Au XXème siècle on appelait encore cet oiseau remarquable Chevalier Combattant. Les recherches phylogéniques ultérieures ont conduit à le classer parmi les bécasseaux dont il semble plus proche physiologiquement.
Il a tout pour nous surprendre.
C’est, à présent, le Combattant varié.
Sensiblement de la même taille que le Chevalier gambette, désormais un vague cousin, il est cependant plus grand, à tout le moins plus lourd puisque le mâle atteint le poids moyen de 190 grammes, à comparer aux 130 grammes du cousin précité. Son bec est plus court et ses pattes plus longues. Un bec de bécasseau, ou presque, dont la couleur varie aussi, de même que celles des pattes qui peuvent aller du plus vif orangé au gris à peine teinté de jaune.
Sa première particularité, le premier étonnement vient du temps des amours.
Pendant la période de reproduction, oiseau de lek, à l’instar du célèbre Tétras lyre, le Combattant fréquente avec assiduité, pour ne pas dire obstination, des arènes, place de joutes voire de combats entre mâles.

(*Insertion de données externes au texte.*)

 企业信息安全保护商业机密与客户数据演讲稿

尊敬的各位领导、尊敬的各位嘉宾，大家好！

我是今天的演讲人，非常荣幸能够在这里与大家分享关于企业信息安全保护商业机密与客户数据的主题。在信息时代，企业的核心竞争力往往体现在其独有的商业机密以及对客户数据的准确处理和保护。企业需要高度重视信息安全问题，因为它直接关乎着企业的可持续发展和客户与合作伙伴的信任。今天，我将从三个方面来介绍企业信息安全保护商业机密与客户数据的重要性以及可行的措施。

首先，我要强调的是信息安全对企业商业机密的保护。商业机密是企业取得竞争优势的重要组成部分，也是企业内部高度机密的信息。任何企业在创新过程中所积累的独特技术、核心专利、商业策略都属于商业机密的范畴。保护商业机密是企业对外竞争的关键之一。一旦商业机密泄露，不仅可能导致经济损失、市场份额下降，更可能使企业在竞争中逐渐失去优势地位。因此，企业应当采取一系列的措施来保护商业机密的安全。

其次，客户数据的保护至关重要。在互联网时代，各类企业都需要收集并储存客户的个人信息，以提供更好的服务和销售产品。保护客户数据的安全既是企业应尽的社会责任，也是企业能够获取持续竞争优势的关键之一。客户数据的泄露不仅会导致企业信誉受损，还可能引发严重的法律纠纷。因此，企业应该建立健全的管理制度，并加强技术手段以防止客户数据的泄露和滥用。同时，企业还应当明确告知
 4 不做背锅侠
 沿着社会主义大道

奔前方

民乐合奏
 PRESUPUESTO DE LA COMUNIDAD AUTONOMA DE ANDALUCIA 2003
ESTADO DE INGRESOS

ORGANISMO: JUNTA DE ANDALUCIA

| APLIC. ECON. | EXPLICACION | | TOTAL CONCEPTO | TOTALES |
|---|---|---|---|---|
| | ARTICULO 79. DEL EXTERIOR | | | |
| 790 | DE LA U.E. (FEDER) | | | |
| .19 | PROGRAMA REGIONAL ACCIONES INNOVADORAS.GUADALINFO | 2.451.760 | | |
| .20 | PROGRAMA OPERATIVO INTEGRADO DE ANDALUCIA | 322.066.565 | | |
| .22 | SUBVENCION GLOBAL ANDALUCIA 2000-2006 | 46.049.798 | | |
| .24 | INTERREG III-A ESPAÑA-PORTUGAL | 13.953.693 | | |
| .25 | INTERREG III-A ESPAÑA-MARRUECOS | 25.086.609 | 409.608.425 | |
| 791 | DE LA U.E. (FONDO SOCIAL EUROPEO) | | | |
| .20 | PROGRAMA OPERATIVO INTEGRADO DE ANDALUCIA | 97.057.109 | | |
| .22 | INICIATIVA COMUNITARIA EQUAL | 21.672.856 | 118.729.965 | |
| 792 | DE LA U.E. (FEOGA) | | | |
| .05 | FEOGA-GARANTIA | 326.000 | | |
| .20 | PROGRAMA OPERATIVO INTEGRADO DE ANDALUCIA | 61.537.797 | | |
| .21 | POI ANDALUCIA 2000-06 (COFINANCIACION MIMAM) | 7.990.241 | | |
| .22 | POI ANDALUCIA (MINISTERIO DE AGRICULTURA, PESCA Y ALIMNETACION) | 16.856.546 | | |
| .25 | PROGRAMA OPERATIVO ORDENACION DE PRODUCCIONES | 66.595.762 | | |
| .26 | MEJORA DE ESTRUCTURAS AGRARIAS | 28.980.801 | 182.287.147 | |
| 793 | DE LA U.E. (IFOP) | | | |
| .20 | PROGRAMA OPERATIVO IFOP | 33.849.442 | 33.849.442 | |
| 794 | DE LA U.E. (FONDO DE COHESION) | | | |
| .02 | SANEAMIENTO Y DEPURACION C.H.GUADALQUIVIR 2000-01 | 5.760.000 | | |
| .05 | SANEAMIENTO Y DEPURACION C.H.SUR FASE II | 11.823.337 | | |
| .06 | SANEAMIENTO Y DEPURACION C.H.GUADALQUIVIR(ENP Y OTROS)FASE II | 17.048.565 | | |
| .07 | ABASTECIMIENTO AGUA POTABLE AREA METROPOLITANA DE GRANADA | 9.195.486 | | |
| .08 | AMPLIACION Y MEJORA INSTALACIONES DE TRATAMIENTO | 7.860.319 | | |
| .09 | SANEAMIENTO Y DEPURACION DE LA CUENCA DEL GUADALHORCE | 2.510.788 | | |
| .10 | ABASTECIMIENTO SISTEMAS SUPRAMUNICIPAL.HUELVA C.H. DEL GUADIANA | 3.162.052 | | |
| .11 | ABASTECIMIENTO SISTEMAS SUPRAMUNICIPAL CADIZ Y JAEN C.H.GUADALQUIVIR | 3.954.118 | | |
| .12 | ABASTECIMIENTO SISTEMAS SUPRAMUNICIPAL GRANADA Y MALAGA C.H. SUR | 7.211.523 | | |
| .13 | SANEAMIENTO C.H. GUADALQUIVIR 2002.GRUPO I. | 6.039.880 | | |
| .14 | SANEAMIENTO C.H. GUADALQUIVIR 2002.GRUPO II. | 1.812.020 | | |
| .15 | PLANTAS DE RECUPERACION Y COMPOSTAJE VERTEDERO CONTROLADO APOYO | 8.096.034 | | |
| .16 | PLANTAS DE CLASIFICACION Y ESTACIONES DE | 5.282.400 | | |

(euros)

Il s’agit de places où l’herbe est rase, d’une superficie allant de 50 à 70 m2, sur lesquelles ces Messieurs s’affrontent, toutes griffes tendues, allant parfois jusqu’à provoquer de petits saignements chez l’adversaire le moins vif.
Qu’on creuse une route coupant le lek en deux, l’oiseau ne s’en incommode pas et vient renouveler ses batailles ancestrales juste au bord du bitume.
N’abusons pas, tout de même.
Les femelles se font discrètes sur ces lieux d’affrontement quand bien même un jeune mâle encore timide parvient de temps à autre à profiter de la circonstance pour s’accoupler.
Les parades sont très spectaculaires, avec ces fleurs à plumes, tantôt noires, parfois jaunes, voire blanches en certains cas, qui s’agitent avec élégance et s’envolent juste ce qu’il faut pour provoquer l’admiration.
Au pays des Combattants, la fidélité n’est pas de mise. Chaque mâle s’accouple avec plusieurs femelles et la Dame lui rend vite la monnaie de sa pièce en se montrant polyandre et tout aussi volage.
La solidarité n’est pas inscrite non plus dans leurs habitudes.
Ces Dames s’éclipsent assez tôt pour gagner des zones assez éloignées des leks où elles vont construire un nid plutôt ascétique, une simple dépression modestement garnie de feuilles et de quelques plumes.
Elles y pondront 3 ou 4 œufs verts olive, puis les couveront pendant trois bonnes semaines sans la moindre contribution du père qui s’en désintéresse totalement.
Les petits nidifuges seront nourris seulement lors de leurs premiers jours et prendront leur premier envol à l’âge d’un mois. Il leur faudra attendre l’âge de deux ans avant de fonder leur propre foyer.
Le second sujet d’étonnement est sans nul doute ce plumage aux couleurs si riches, si différentes, une variété unique chez les limicoles.
Les oreillons et la collerette sont érectiles, s’hérissant lors des fortes émotions, provoquées soit par la nécessité de combattre soit par l’imminence d’un appariement.
Nous sommes en présence de deux oiseaux très différents au printemps et à l’automne. Dans les deux cas, la mue est spectaculaire.
Les immatures, quant à eux, s’ils ressemblent fortement à la femelle, s’en démarquent par des couvertures plus colorées, contrastées qui prennent l’aspect d’écailles, à la façon du Bécasseau maubèche.
Rares sont ceux qui peuvent avoir le privilège d’être témoins de cette métamorphose.
Il faut dire en préalable que cet oiseau est d’occurrence rare en France.
Le nombre de couples nicheurs sur notre territoire est inférieur à 5 depuis quelques années.
Ses fiefs sont nordiques avec plus de 40 000 couples en Suède, sans oublier la Norvège et son célèbre Varanger (environ 15 000 couples) et bien entendu la Russie qui compte plus de 250 000 couples reproducteurs en moyenne.
Nos affaires ne sont guère plus prospères au stade de l’hivernage car ce sont quelques petites centaines d’oiseaux qui s’attardent chez nous, principalement sur la frange atlantique.
Le Combattant passe l’hiver plus au Sud, à raison de quelques oiseaux sur les côtes de l’Ouest de l’Europe et de la Méditerranée.
C’est un hivernant qui privilégie l’Afrique subsaharienne.
Migrant en grandes troupes, fortes, souvent de quelques milliers d’oiseaux, notre oiseau effectue son voyage pré nuptial de mars à la mi-mai, tandis que la migration d’automne s’échelonne de la fin juin, pour les femelles suivies le mois suivant par les mâles, au mois d’août pour les immatures.
Qui veut être témoin de ses magnifiques parades nuptiales devra donc voyager.